- _Text to read_
# Bringing back the smith ?



## AdmiringMYlats (Oct 4, 2010)

Whatsup fellas ?

Due to my hectic work schedule me and my gym partner will no longer be able to workout together until december . Im wondering if i were to use the smith machine to bench press and shoulder press for the next 8 weeks will it hinder my strength and muscle gains ?

I bench press 275 for reps and shoulder press 185 for reps ...

Both free weight .


----------



## MyK (Oct 4, 2010)

stick to free weights.

lol that all you care about is your bench numbers.


----------



## gtbmed (Oct 4, 2010)

Why not just bench without your partner?


----------



## AdmiringMYlats (Oct 4, 2010)

gtbmed said:


> Why not just bench without your partner?


 
I tore my pec before and im not taking any chances benching without any supervision .


----------



## gtbmed (Oct 4, 2010)

How does having your partner around prevent you from tearing your pec?  I don't see how the two are related.


----------



## LAM (Oct 4, 2010)

AdmiringMYlats said:


> Whatsup fellas ?
> 
> Due to my hectic work schedule me and my gym partner will no longer be able to workout together until december . Im wondering if i were to use the smith machine to bench press and shoulder press for the next 8 weeks will it hinder my strength and muscle gains ?

- _Things to do_
• A. Duplicate the passage of the forum thread starting with "# Bringing back" and going on through "free weight .".
• B. Set down verbatim the lines of the rows starting with the line that contains "What is the distance you" and going on through the line that contains "1.74 meters".
The forum thread and the rows that come after it are unrelated material.

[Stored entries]
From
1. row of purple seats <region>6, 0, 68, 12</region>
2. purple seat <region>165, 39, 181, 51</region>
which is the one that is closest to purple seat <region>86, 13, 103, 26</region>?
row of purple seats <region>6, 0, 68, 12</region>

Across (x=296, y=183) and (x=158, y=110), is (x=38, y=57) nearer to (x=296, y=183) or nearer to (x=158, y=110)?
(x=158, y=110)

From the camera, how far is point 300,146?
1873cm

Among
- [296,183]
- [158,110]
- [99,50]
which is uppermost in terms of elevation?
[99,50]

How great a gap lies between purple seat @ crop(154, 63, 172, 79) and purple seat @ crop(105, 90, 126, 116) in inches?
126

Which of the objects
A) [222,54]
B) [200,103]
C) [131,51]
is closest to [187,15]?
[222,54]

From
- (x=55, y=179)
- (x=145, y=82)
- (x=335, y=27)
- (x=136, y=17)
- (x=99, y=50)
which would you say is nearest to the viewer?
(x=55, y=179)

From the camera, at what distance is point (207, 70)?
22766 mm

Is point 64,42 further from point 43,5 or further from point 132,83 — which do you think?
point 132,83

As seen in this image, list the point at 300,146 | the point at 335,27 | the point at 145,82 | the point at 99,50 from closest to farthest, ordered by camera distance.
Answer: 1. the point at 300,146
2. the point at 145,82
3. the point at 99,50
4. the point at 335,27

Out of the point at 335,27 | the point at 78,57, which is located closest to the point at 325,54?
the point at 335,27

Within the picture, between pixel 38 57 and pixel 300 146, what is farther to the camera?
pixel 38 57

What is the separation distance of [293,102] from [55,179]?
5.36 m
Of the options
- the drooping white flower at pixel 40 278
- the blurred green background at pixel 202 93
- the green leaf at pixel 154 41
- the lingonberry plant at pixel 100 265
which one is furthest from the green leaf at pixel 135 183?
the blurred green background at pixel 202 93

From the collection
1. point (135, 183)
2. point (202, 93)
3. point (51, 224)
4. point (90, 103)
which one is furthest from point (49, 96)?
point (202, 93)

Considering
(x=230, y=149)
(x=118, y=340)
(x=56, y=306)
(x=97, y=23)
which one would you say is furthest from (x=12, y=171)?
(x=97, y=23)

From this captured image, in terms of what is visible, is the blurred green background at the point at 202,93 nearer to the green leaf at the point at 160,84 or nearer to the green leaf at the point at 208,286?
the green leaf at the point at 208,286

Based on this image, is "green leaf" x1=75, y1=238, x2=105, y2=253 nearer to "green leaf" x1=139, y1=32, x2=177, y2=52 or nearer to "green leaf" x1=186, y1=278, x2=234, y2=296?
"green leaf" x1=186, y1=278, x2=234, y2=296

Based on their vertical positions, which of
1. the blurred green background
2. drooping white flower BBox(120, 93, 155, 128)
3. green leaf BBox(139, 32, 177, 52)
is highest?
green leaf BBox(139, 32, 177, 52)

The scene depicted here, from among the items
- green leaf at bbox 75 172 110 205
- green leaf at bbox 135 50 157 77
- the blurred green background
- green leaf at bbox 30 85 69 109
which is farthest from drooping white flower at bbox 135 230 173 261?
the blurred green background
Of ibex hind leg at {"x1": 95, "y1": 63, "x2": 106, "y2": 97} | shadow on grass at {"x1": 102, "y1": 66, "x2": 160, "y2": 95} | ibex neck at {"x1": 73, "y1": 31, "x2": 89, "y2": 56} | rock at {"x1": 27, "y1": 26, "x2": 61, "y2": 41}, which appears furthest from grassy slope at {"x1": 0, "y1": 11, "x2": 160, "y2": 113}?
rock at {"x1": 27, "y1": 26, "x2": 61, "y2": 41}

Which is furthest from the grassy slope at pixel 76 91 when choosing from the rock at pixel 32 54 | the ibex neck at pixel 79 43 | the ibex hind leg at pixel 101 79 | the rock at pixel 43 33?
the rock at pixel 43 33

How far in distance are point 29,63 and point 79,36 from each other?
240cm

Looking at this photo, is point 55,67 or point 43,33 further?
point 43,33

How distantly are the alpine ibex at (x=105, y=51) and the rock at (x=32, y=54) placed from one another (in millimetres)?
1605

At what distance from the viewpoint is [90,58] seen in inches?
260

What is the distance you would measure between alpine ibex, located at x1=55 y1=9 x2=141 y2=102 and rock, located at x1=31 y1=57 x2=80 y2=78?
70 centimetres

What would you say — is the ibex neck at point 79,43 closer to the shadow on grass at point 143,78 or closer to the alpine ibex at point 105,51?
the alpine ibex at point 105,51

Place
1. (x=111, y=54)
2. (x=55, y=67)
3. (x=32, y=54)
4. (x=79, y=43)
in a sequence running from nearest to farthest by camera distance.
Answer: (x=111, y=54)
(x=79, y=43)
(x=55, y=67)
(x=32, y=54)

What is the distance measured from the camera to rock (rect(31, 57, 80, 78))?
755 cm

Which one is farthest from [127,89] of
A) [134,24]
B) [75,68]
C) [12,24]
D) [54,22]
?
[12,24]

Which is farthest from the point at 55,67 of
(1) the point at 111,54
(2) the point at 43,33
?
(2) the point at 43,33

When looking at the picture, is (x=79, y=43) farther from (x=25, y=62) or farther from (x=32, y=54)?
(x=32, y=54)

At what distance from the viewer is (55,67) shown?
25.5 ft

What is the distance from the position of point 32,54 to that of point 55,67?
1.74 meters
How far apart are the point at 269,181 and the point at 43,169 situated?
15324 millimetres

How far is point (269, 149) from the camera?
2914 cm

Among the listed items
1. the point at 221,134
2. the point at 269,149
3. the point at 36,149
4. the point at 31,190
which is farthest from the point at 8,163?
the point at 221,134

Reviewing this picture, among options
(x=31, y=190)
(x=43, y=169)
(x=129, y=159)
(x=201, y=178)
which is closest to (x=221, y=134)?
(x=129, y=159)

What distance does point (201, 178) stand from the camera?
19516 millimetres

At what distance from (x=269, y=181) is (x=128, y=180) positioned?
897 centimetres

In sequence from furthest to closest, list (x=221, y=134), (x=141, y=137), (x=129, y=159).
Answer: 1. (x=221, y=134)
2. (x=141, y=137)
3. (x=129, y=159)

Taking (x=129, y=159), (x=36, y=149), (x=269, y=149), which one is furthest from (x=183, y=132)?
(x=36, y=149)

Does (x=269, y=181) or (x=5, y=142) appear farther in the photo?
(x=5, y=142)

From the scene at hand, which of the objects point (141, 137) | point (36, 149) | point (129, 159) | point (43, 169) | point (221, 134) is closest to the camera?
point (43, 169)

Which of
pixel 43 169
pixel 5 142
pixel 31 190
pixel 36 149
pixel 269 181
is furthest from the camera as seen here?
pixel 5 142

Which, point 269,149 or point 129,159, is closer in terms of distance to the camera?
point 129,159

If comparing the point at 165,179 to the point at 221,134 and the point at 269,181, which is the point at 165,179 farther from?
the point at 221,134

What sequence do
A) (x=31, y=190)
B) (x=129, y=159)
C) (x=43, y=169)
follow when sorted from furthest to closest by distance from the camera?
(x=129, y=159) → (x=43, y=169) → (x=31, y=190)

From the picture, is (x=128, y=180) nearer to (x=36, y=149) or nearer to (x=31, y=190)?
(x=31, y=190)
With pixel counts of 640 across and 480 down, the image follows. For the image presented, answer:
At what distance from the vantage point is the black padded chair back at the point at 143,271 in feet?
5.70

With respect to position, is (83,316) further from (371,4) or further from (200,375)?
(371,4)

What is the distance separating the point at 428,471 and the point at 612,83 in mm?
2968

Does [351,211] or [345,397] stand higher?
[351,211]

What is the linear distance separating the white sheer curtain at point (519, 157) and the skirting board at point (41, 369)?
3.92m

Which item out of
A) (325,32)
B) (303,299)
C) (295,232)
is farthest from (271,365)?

- _Completed exercise_
• A.
# Bringing back the smith ?



## AdmiringMYlats (Oct 4, 2010)

Whatsup fellas ?

Due to my hectic work schedule me and my gym partner will no longer be able to workout together until december . Im wondering if i were to use the smith machine to bench press and shoulder press for the next 8 weeks will it hinder my strength and muscle gains ?

I bench press 275 for reps and shoulder press 185 for reps ...

Both free weight .

• B.
What is the distance you would measure between alpine ibex, located at x1=55 y1=9 x2=141 y2=102 and rock, located at x1=31 y1=57 x2=80 y2=78?
70 centimetres

What would you say — is the ibex neck at point 79,43 closer to the shadow on grass at point 143,78 or closer to the alpine ibex at point 105,51?
the alpine ibex at point 105,51

Place
1. (x=111, y=54)
2. (x=55, y=67)
3. (x=32, y=54)
4. (x=79, y=43)
in a sequence running from nearest to farthest by camera distance.
Answer: (x=111, y=54)
(x=79, y=43)
(x=55, y=67)
(x=32, y=54)

What is the distance measured from the camera to rock (rect(31, 57, 80, 78))?
755 cm

Which one is farthest from [127,89] of
A) [134,24]
B) [75,68]
C) [12,24]
D) [54,22]
?
[12,24]

Which is farthest from the point at 55,67 of
(1) the point at 111,54
(2) the point at 43,33
?
(2) the point at 43,33

When looking at the picture, is (x=79, y=43) farther from (x=25, y=62) or farther from (x=32, y=54)?
(x=32, y=54)

At what distance from the viewer is (55,67) shown?
25.5 ft

What is the distance from the position of point 32,54 to that of point 55,67?
1.74 meters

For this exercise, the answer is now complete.